Kleis credits Benson as his inspiration for running for state office some five years after a failed mayoral campaign as a college student. Kleis handed out 750 lawn signs and had 120 people at his campaign party but somehow only received 96 votes, he said with a laugh.

"Frankly, I wasn't ready to be CEO of St. Cloud, so the voters made the right decision in 1989," he said.

But Kleis has always been civic-minded, first enlisting in the U.S. Air Force while he was a high school student in Litchfield. He credits Benson for encouraging him to give running for office another try in 1994, which led to his three decades in leadership.

"I won't ever step away from service, and I will continue strongly advocating for people to be engaged," said Kleis, who noted he has no plans to run for other elected offices but plans to continue being active in the community, especially in veterans groups. Four years ago, Kleis' brother Tom died by suicide, spurring Kleis to advocate for more mental health programming for veterans.

Kleis also owns a driving school in St. Cloud, something he'll continue to do after election season comes and goes.

"I'm very proud of and love this town," he said.

Kleis said he feels the city is in a strong position financially and has good administrative leaders in place, something that's important for continuity as a new mayor comes in. St. Cloud is one of just four cities in the state with a strong-mayor system, where the mayor acts as a chief executive and the council as a legislative body.

City Administrator Matt Staehling said Friday the city has a long history of smooth transitions with incoming mayors, though Kleis leaves big shoes to fill. He called Kleis the "Energizer bunny" who has likely been the mayor most involved in the city's day-to-day operations, in addition to his multiple engagement efforts such as weekly town halls and resident dinners at his home.

Anderson, who worked with Kleis until his retirement in 2022, lauded Kleis for his accessibility, which includes sharing his personal cell number widely in the community and online, which is a rarity among elected officials today. He also praised Kleis for his steadfast encouragement of others to also get involved.

"One of my favorite lines from Dave about people who would come and challenge him and say, 'Well, what are you going to do about [this]?" Anderson said. "And Dave's response was always, 'What are you going to do to help me fix this issue?' Because we are all in this community."

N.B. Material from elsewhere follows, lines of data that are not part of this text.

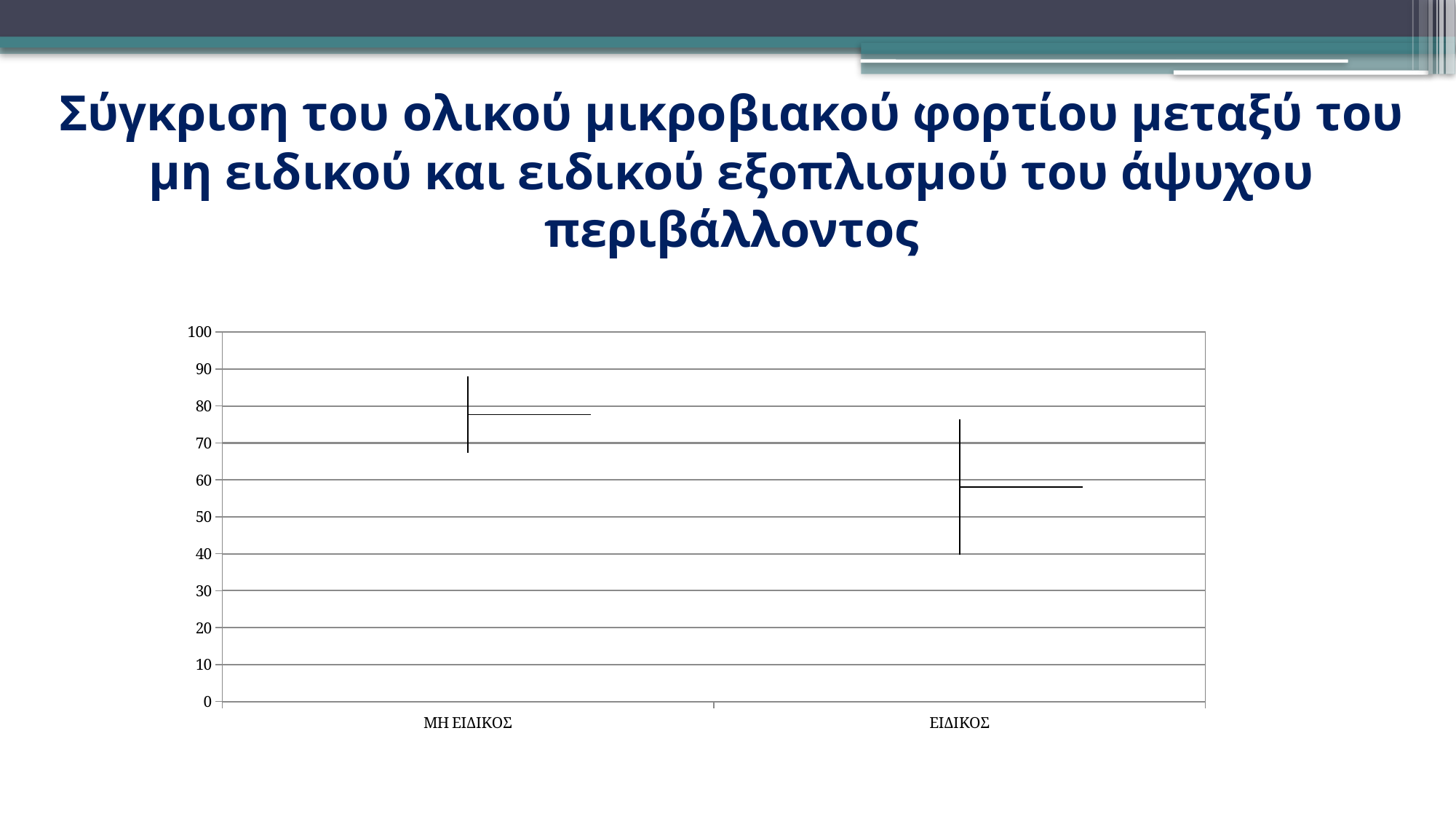
Which category has the higher marked value, ΜΗ ΕΙΔΙΚΟΣ or ΕΙΔΙΚΟΣ? ΜΗ ΕΙΔΙΚΟΣ Is the marked value for ΜΗ ΕΙΔΙΚΟΣ greater or less than 90? less Which category has the lower marked value? ΕΙΔΙΚΟΣ Do the marked values rise or fall from ΜΗ ΕΙΔΙΚΟΣ to ΕΙΔΙΚΟΣ? fall Is the top of the vertical range line for ΕΙΔΙΚΟΣ greater or less than 80? less What is the maximum value shown on the y axis of the chart? 100 How many categories are shown on the x axis of the chart? 2 Is the marked value for ΕΙΔΙΚΟΣ greater or less than 70? less What is the label of the first category on the x axis? ΜΗ ΕΙΔΙΚΟΣ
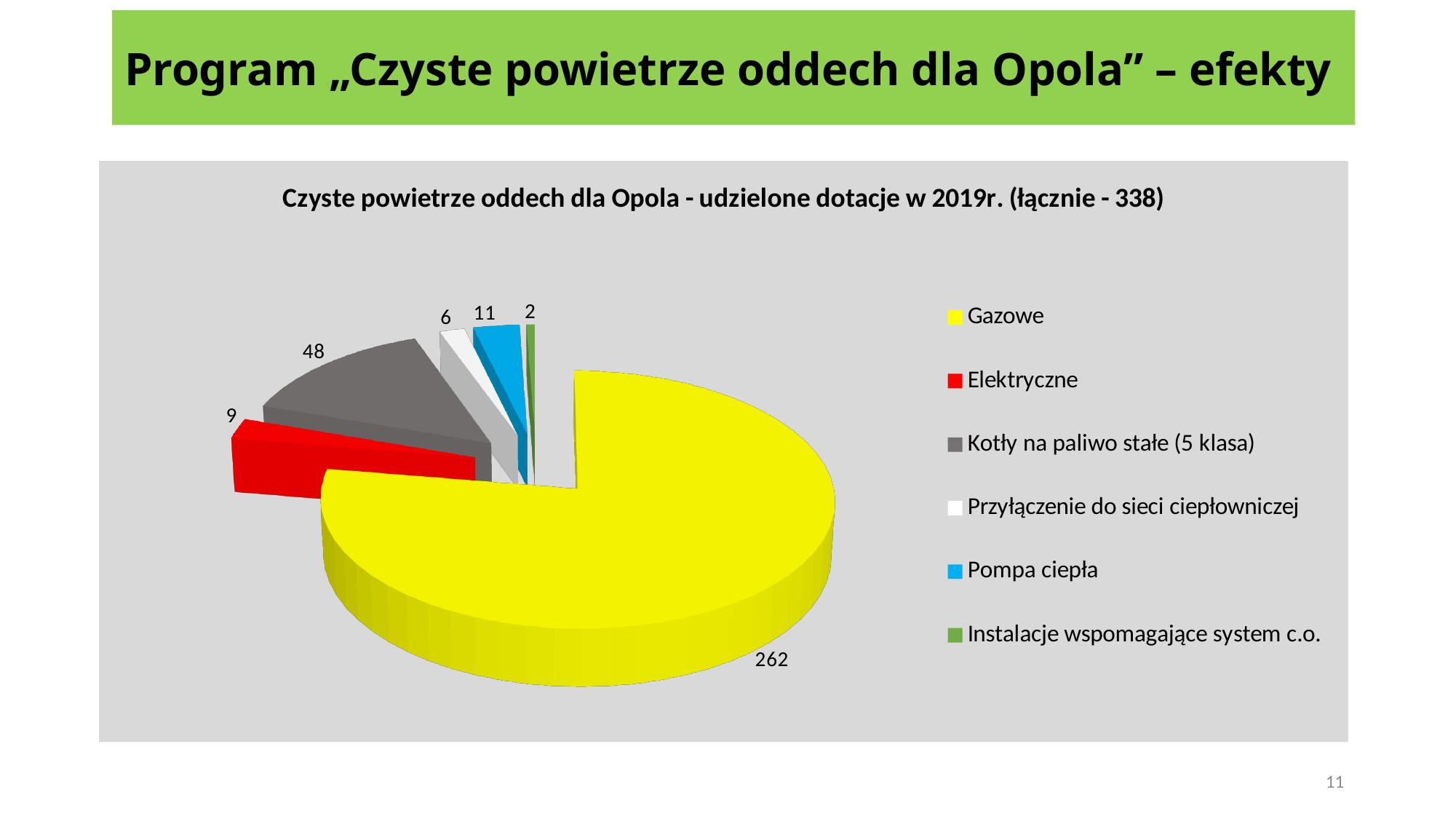
Which is larger, the value for Pompa ciepła or the value for Przyłączenie do sieci ciepłowniczej? Pompa ciepła Which category has the smallest slice? Instalacje wspomagające system c.o. How many categories does the pie chart have? 6 Which category has the largest slice? Gazowe What is the total number of grants stated in the chart title? 338 What is the difference between the values for Gazowe and Kotły na paliwo stałe (5 klasa)? 214 What is the value for Elektryczne? 9 What type of chart is shown on the slide? Pie chart What is the value for Gazowe? 262 What colour is the slice for Elektryczne? Red What is the value for Pompa ciepła? 11 What is the value for Kotły na paliwo stałe (5 klasa)? 48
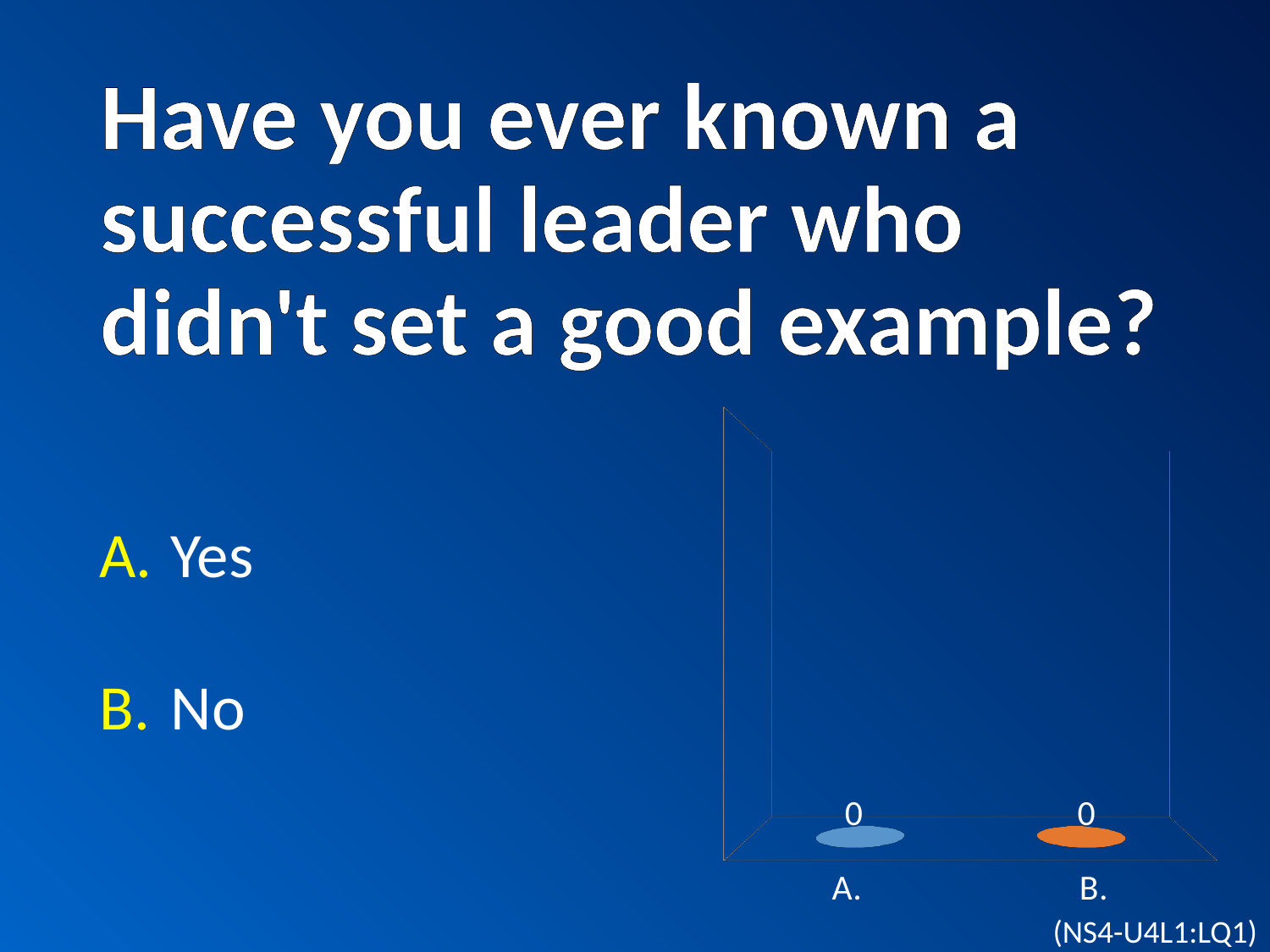
How many categories are plotted in the chart? 2 What kind of chart is shown on the slide? bar chart What colour is the bar for category B.? orange What is the value shown for category A. in the chart? 0 What is the value shown for category B. in the chart? 0 Are the values for A. and B. equal or different? equal What are the category labels on the x axis of the chart? A. and B. What is the difference between the values for A. and B.? 0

The candidate filing period for the November election runs from May 21 to June 4. In St. Cloud, the mayor and three at-large seats on the St. Cloud City Council are up for election. If three or more candidates file to run for mayor, a primary election will be held in August. All seats are nonpartisan. So far, Anne Buckvold is the only candidate to announce a run for mayor.

As for the proposed charter changes, Kleis said he plans to propose the charter committee consider moving city elections to odd years, similar to how it's done in Duluth and Minneapolis, and how it used to be done in St. Cloud.

"I was the last mayor elected in an odd year. My first term was three years because of the charter change. I know why they did it — to save money — but what happens is the city election is so overshadowed by national and statewide elections," he said. "But the people you elect locally have the biggest impact on your day-to-day life."

If the charter commission recommends the change, it would need to be unanimously approved by the City Council or by citizen ballot measure. Kleis said he isn't sure when the change would go into effect, but said if it was approved before November, the next election for the at-large seats could be in 2027.

Moving from the current council system — four ward seats with an equal number of residents and three at-large seats that represent the whole city — to seven ward seats would have to happen after the next census in 2030. Having seven wards would make the council more representative of the community, Kleis said.

Regardless, after a new mayor is sworn in this January, Kleis plans to commit more time to traveling in his effort to visit 150 countries in his life. So far, he's at 130.

"I'm missing one continent. It's really hard to get to Antarctica if you're mayor," Kleis said. "I tell people I haven't had a vacation in 30 years because I travel, but I continue to work. The phone calls and emails don't stop."